"Fineias filho de Eleazar o filho de Aarão sacerdote desviou a minha ira de sobre os filhos de Israel pois zelou o meu zelo no meio deles de modo que no meu zelo não consumi os filhos de Israel"
Textus Receptus
"Fineias, filho de Eleazar, filho de Arão, o sacerdote, desviou a minha ira de sobre os filhos de Israel, enquanto ele foi zeloso por mim, entre eles, de modo que, no meu zelo, não consumi os filhos de Israel."

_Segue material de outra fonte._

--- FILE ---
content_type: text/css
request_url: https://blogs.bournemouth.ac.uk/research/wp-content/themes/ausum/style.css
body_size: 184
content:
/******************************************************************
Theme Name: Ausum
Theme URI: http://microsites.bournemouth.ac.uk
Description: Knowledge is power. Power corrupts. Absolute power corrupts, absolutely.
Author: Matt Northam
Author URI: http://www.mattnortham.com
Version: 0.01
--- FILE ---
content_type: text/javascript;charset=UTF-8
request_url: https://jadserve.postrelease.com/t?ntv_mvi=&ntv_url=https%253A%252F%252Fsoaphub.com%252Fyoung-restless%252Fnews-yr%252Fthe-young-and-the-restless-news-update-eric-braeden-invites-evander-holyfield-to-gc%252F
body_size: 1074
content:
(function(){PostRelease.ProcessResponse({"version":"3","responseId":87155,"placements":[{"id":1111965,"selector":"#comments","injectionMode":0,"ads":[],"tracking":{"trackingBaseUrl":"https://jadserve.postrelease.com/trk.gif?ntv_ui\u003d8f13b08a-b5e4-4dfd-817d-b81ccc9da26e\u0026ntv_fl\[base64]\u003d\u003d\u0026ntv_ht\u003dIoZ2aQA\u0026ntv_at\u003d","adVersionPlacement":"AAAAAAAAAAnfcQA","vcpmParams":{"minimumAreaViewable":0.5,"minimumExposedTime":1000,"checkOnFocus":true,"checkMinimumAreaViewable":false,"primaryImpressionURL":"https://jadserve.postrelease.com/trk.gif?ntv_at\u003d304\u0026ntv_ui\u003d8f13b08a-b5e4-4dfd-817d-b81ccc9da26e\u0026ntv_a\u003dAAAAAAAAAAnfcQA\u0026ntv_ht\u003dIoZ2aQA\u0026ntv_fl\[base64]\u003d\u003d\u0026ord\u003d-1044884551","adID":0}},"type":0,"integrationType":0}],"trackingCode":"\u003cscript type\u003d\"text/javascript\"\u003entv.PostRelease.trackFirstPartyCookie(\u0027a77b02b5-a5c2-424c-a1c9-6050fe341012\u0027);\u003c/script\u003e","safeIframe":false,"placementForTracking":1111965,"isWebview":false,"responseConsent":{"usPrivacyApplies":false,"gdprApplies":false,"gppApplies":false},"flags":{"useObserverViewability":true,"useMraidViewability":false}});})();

Fineias agiu com zelo por Deus, impedindo a ira divina contra Israel por causa da idolatria e imoralidade cometidas.
Explicação Histórica
O termo hebraico 'qanna' (zelo) é usado para descrever o zelo de Deus (Êxodo 20:5) e, neste contexto, o zelo de Fineias que refletiu o de Deus ('zelou o meu zelo'). A ação de Fineias, embora violenta, foi vista como um ato de justiça divina para purificar o povo e cessar a ira de Deus ('desviou a minha ira'). O verbo 'consumir' ('kalah') refere-se a aniquilação ou destruição completa.
Interpretação Doutrinária
O texto exalta o zelo justo por Deus e a necessidade de expurgar o pecado da comunidade para evitar a ira divina. Demonstra que a intervenção de um indivíduo, agindo em conformidade com a vontade de Deus, pode ter um impacto salvífico para o povo. Isso se alinha com a doutrina da santidade de Deus e a necessidade de santificação do Seu povo, bem como a soberania divina em agir através de instrumentos humanos.
Aplicação Prática
Os cristãos devem demonstrar zelo pela santidade e pureza da doutrina e da prática na igreja, agindo com discernimento e amor para corrigir o erro e a pecaminosidade, sempre buscando agradar a Deus e evitar o juízo.
Precauções de Leitura
Evitar justificar atos de violência arbitrária em nome do 'zelo', pois a ação de Fineias foi um ato específico, inspirado e ordenado implicitamente pela necessidade de expiação e restauração da comunhão com Deus em um contexto teocrático. A aplicação moderna requer discernimento, submissão à autoridade e foco na restauração e santificação pessoal.